I want to free the objects that live in my mind. They are limited in their likeness by having been placed within me. I only know what I see, read, hear, all rendered through my small reality.
I rather not be punitive.
TS tells me about her long distance romance. It's really swept her off her feet. My heart sinks for her because they live on opposite sides of the world. I feel a twinge of sadness because here I am being perfectly mobile.
ST gifted me Duras'
Malady of Death and flowers. We went into the basement of Gandt in Astoria. We walked to the sculpture park by the water. We talked about teeth, poetry, the limits of writing about embodiment. We hung out with our brown bags in an empty parking lot of a Dollar General in Dumbo. I sat under a tree. We hugged goodbye on the subway platform.

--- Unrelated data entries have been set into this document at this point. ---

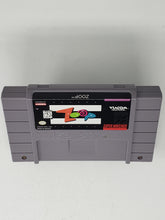 Load image into Gallery viewer, Zoop - Super Nintendo | SNES
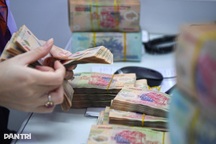 Đề xuất giảm biểu thuế thu nhập cá nhân còn 5 bậc, mức cao nhất 35%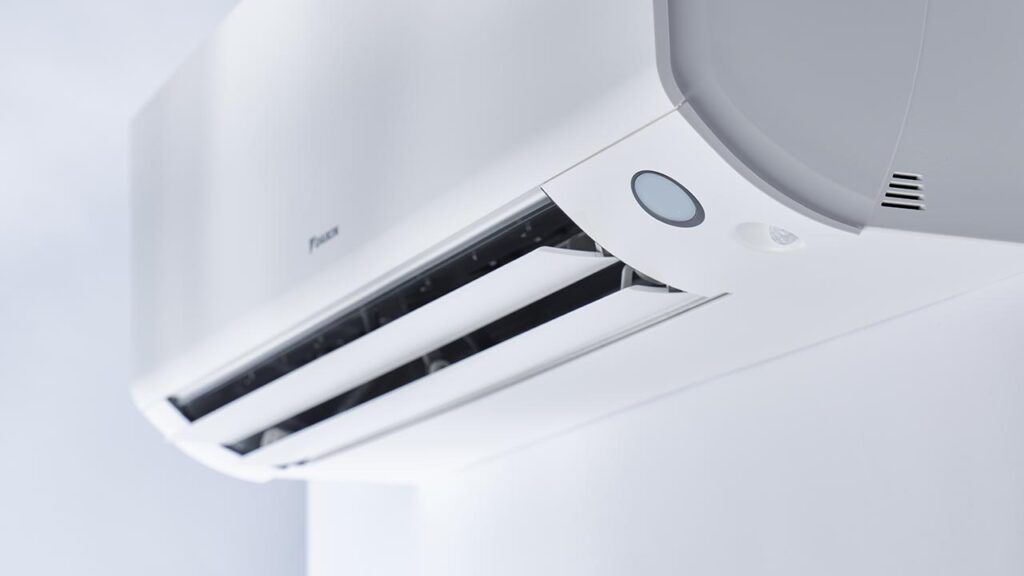Daikin RXM-R9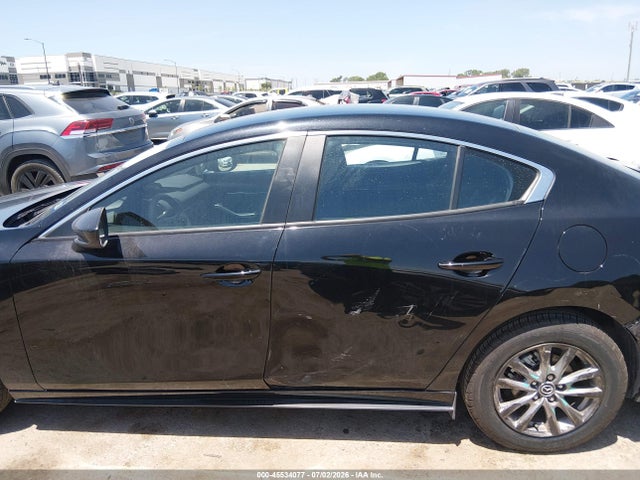 Aukcja sprzedaży 2021 Mazda Mazda3 2.5 S, vin: 3MZBPAALXMM252292, numer aukcji: 45534077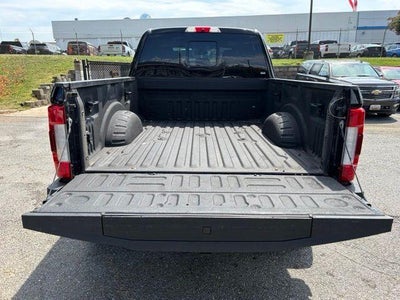 2017 Ford Super Duty F-250 SRW Lariat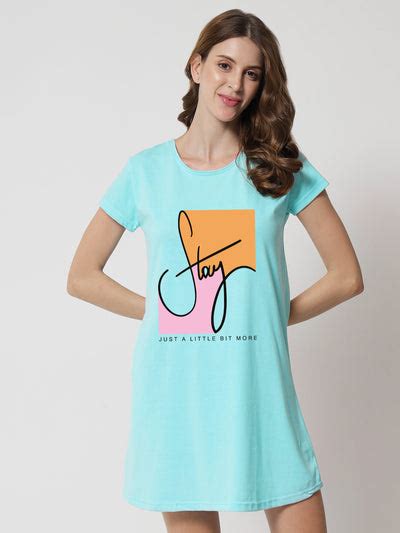 Women's T-Shirt Dresses – FflirtyGo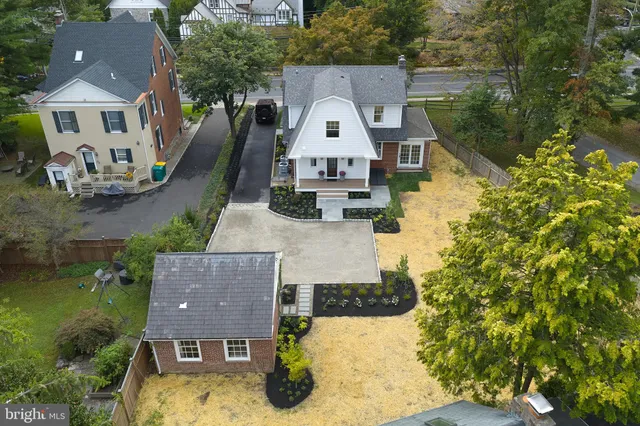 $2,199,000 | 100 West Bridge Street, New Hope, PA 18938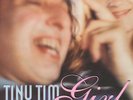 Tiny Tim & Brave Combo Girl 2022 RSD First 25th Anniversary Limited Edition 2LP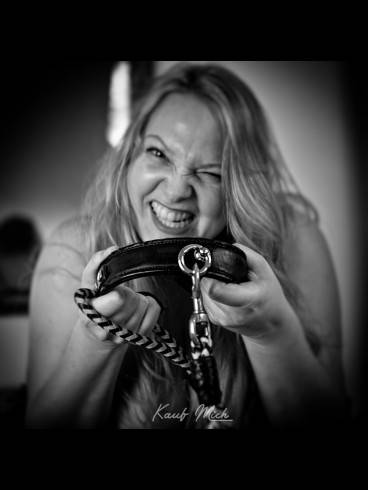 Strippen Sxx & BDSM - und du? 4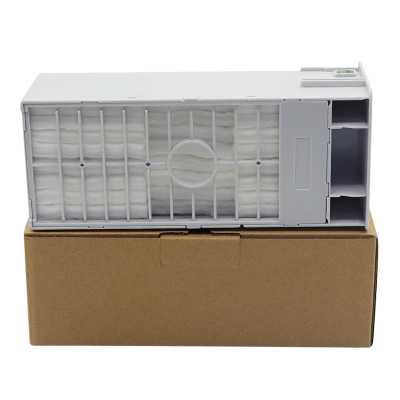MAG适用爱普生Epson stylus Pro 7600 9600 10000 10000CF 10600 4800 4880C大幅面打印机维护箱废墨盒废墨仓
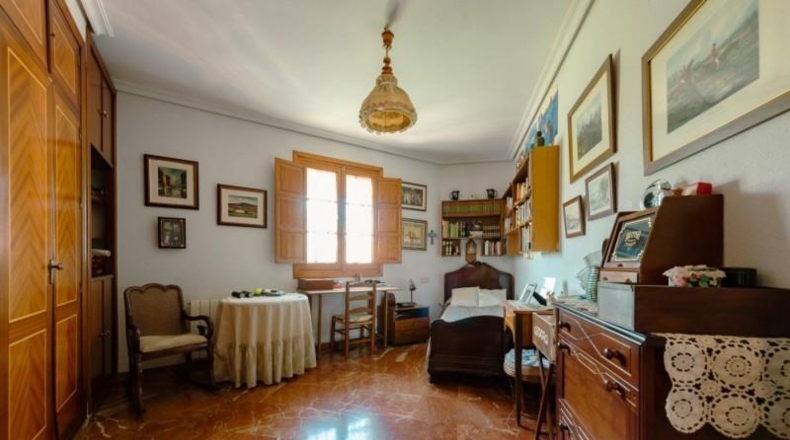 Sevilla - Tomares - 891m2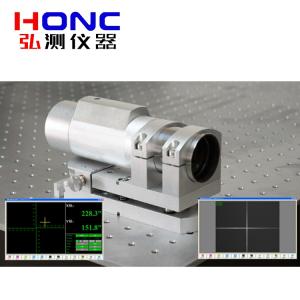 HCCM-1038K型 大视场便携式双轴电子光电自准直仪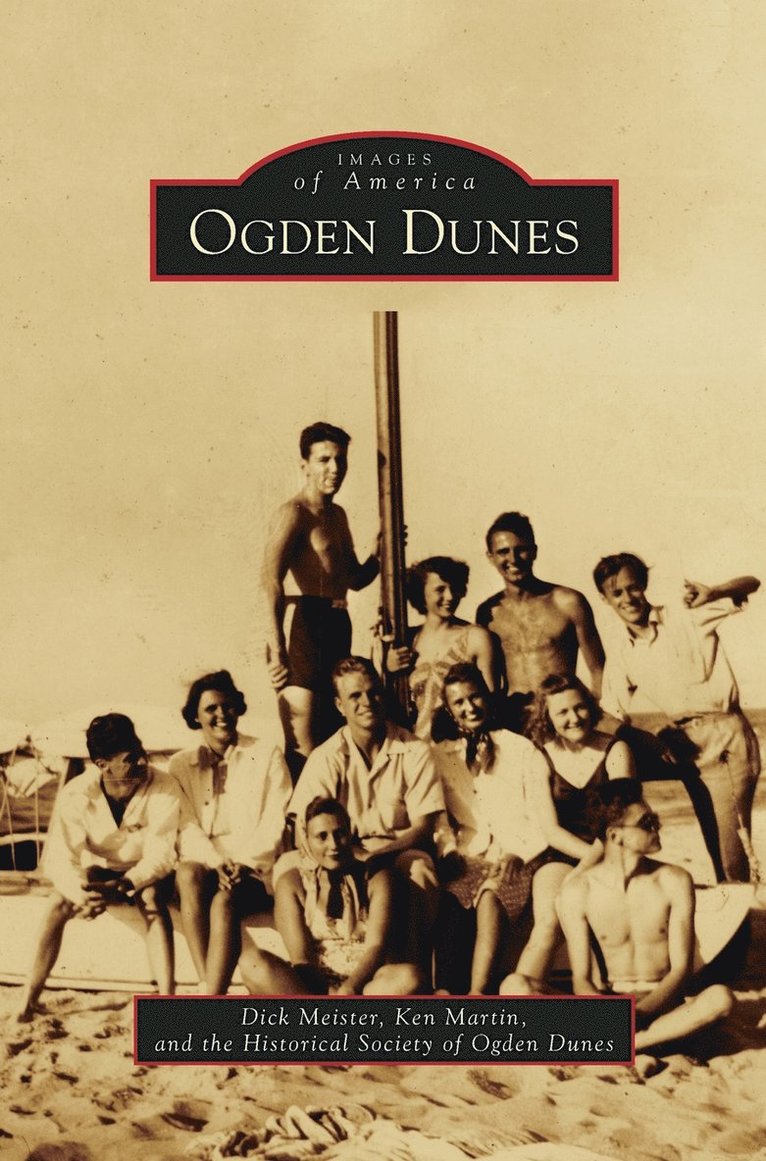 Ogden Dunes 1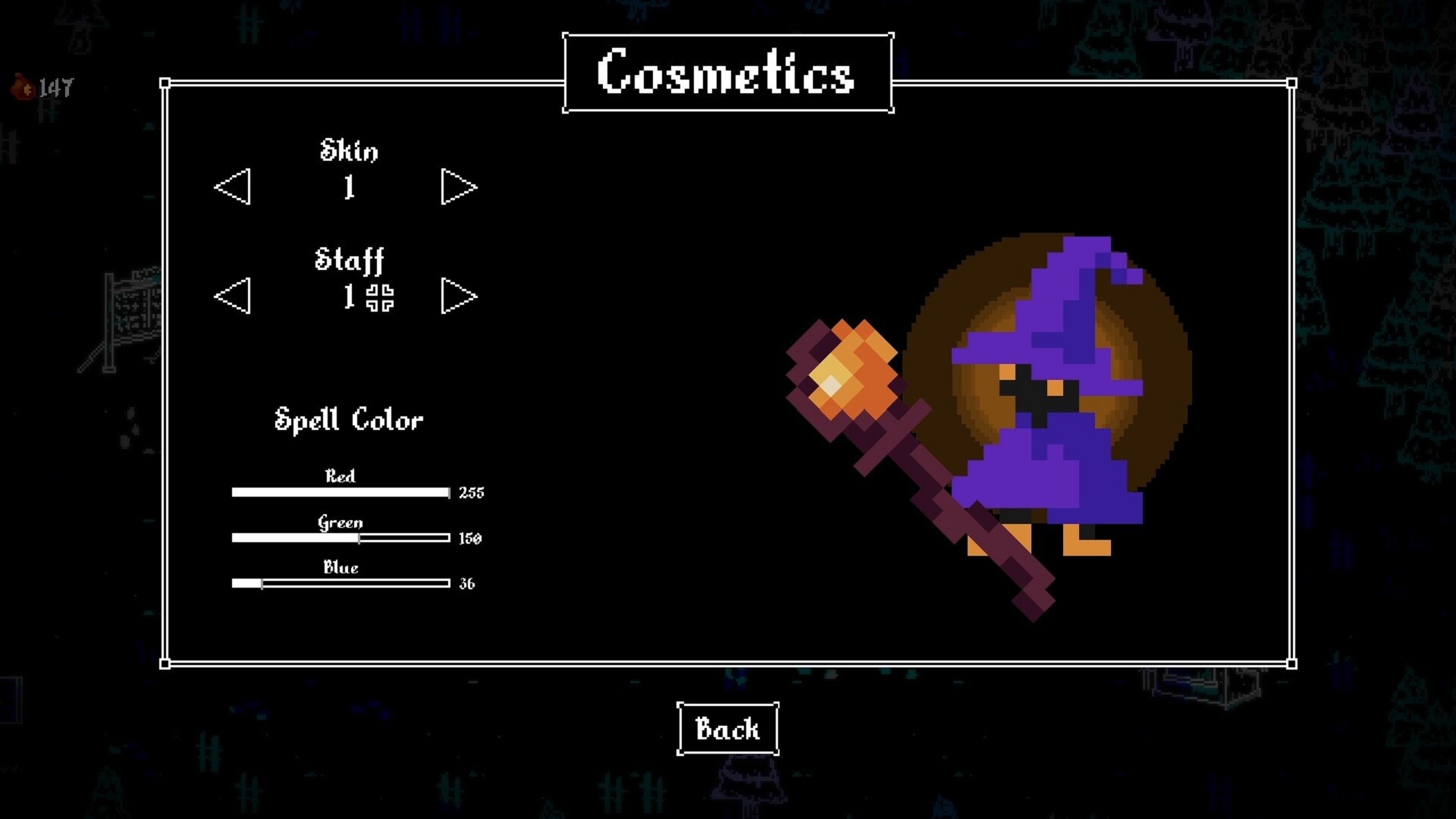 Deepest Well screenshot 9
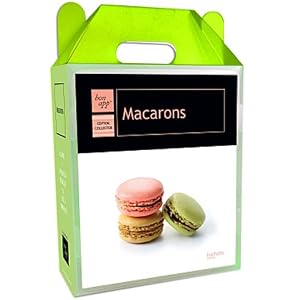 Coffret Bon App' Macarons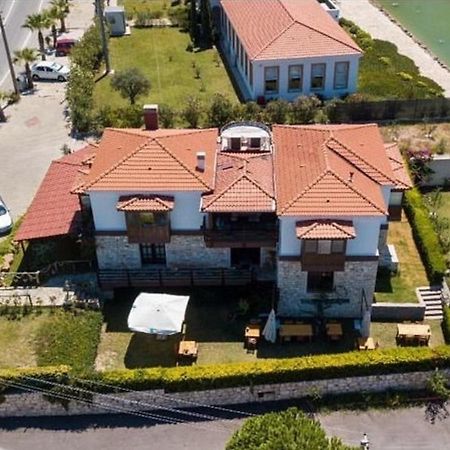 Espira By Antioch Hotel Urla Luaran gambar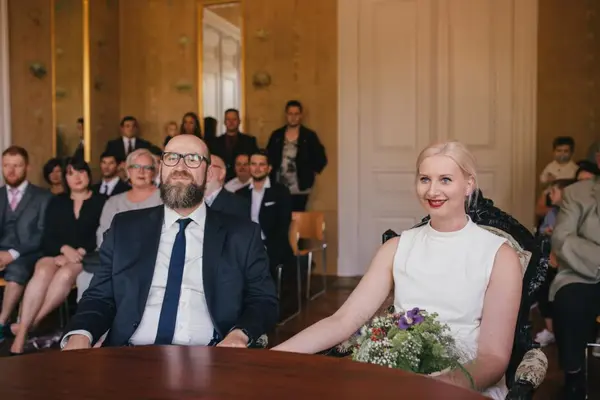 Grete & Thomas – Foto 3 von 48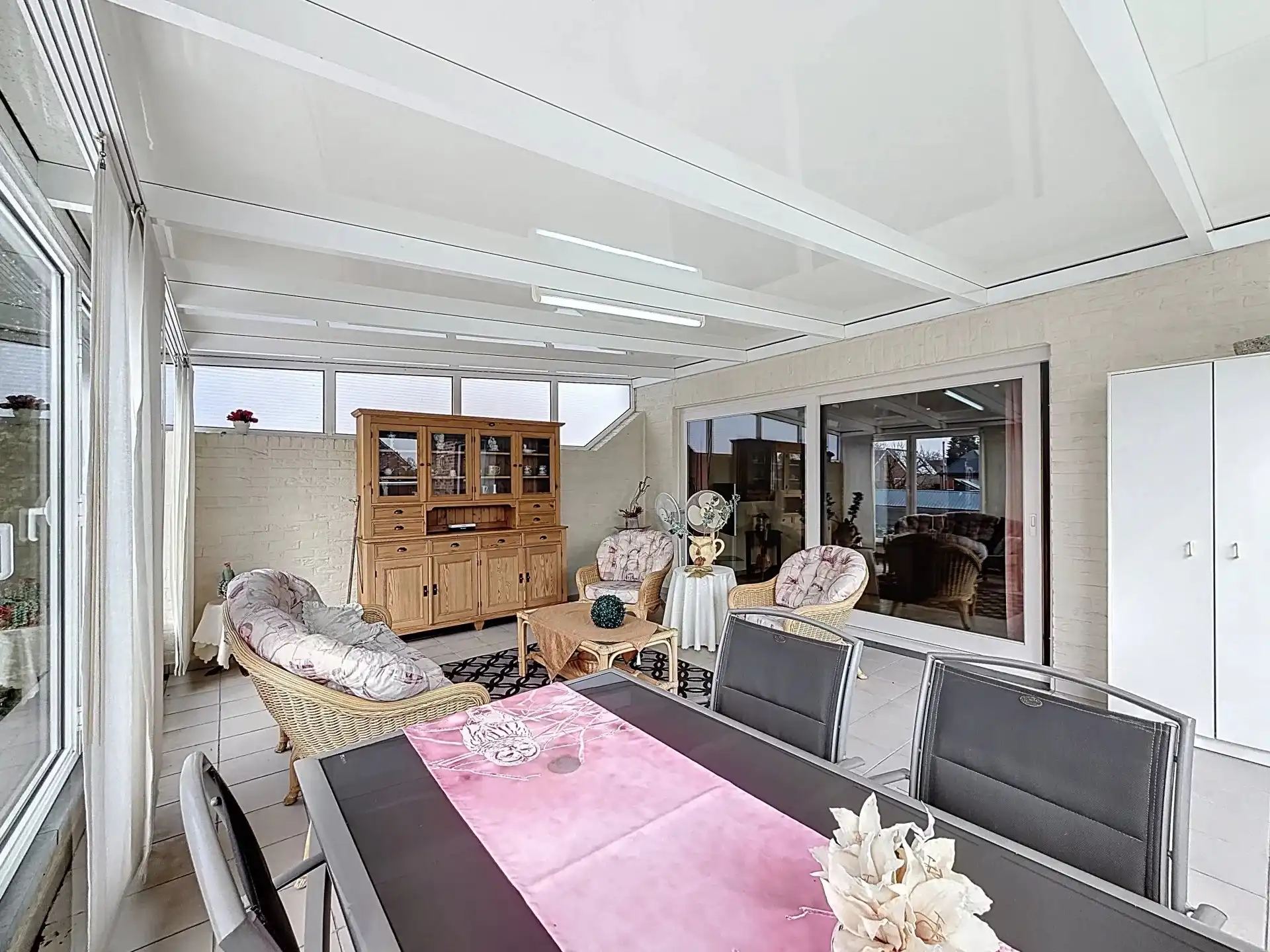 Te koop: Ruim duplex appartement met 4 slaapkamers in Lommel foto 13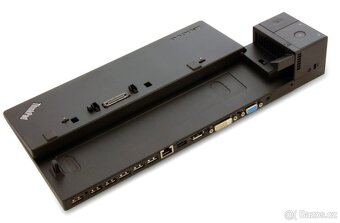 Lenovo ThinkPad Pro Dock - 90W EU - sleva za 150 Kč - 2
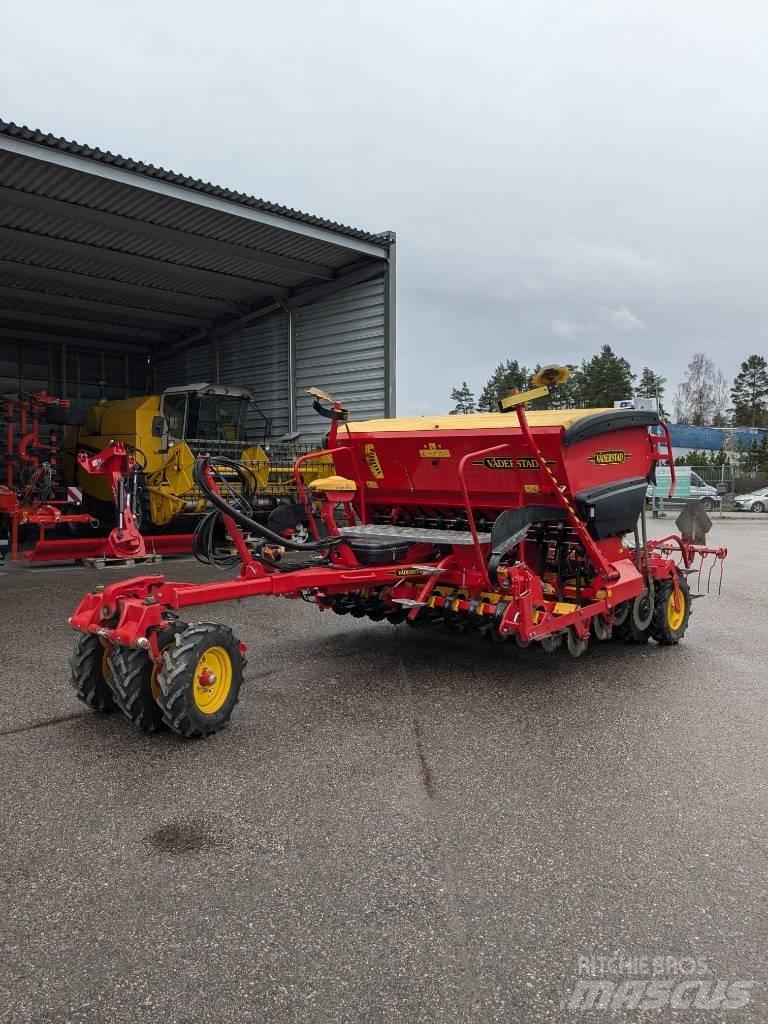 Väderstad Rapid 300C Seminatrici combinate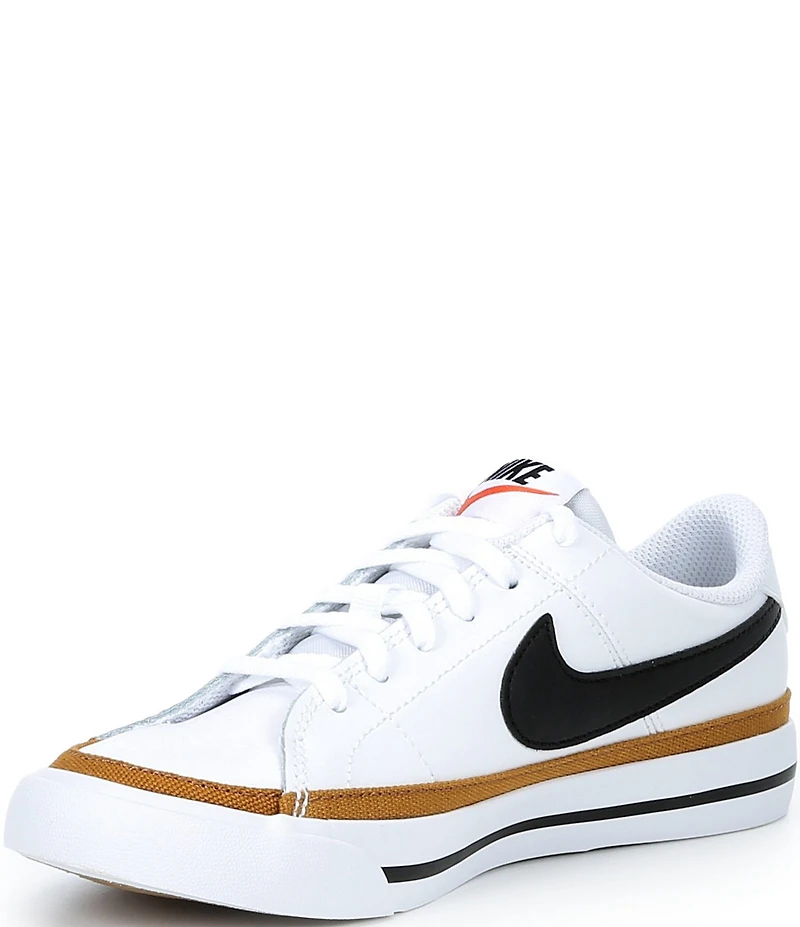 Nike Kids' Court Legacy GS Sneakers (Youth)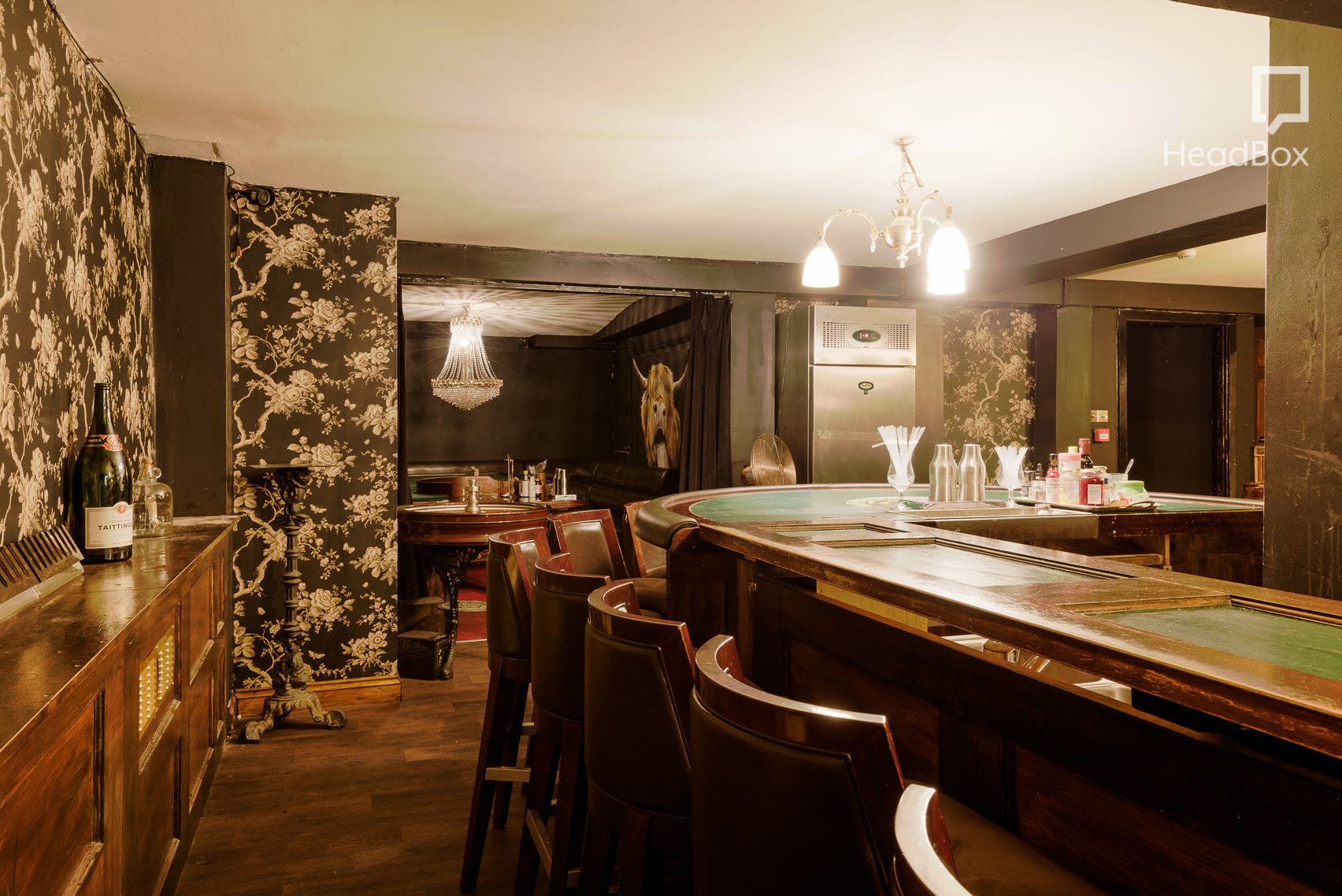 Exclusive Venue Hire 8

He just texted me "leos and their "audience."
I'm still waiting for God to have something to say. Perhaps an icy pearl. A girl on the world.
I want to remember all of it.
I had another zoom date with E and we bantered well. We are talking with more frequency now and I convinced him to read Kristeva excerpts for his next reading group session. We are going to Kent and another coastal pagan town. We have to think about a ritual or sacrifice to perform. I find E to be very emotionally intelligent. I have no idea what will come this. It's ultimately utterly freeing and what I need right now.
I walk 4-9 miles almost every day and I still play this game. I entertain all kind of nonsense to keep from getting bored.
Andrew listed the reasons as to why I would be a good wife:
"you inspire people to do their creative work"
"you have a lot of energy"
"you are kind"
"you can cook"
I've hung out with Andrew twice in a week's span and the first time we had oysters (on his ex's birthday, whoops) and got high at Maria Hernandez. He told me about his heart woes and I shared mine, which are becoming few and far in between. He texted me after that hang out and told me he's so glad we are friends again. Then I saw him this weekend and we had tea at like 1 am. I slept over and nothing psychical between us has happened.
I have barely written anything this month. I think that's okay.
I had a moment of weakness after not talking to JGM for over two weeks. I texted him Hello. I think I did this because I ran into 2 of his friends the other day and Katie's boy troubles with a fellow aloof leo has me thinking of JGM by comparison. I will never not question * where * it all went wrong with JGM. I truly have no idea. I mean there was signs, aspects, but the pivotal moment where things broke for good came and went from me and I can't quite grasp it. He responded– to my surprise in a friendly yet removed matter, said hello in return but that he didn't want to speak to me still. Fine then.
I am reading in two different zoom poetry readings this week. I have forthcoming planning to do with Nina whose podcast I am going to be on in September.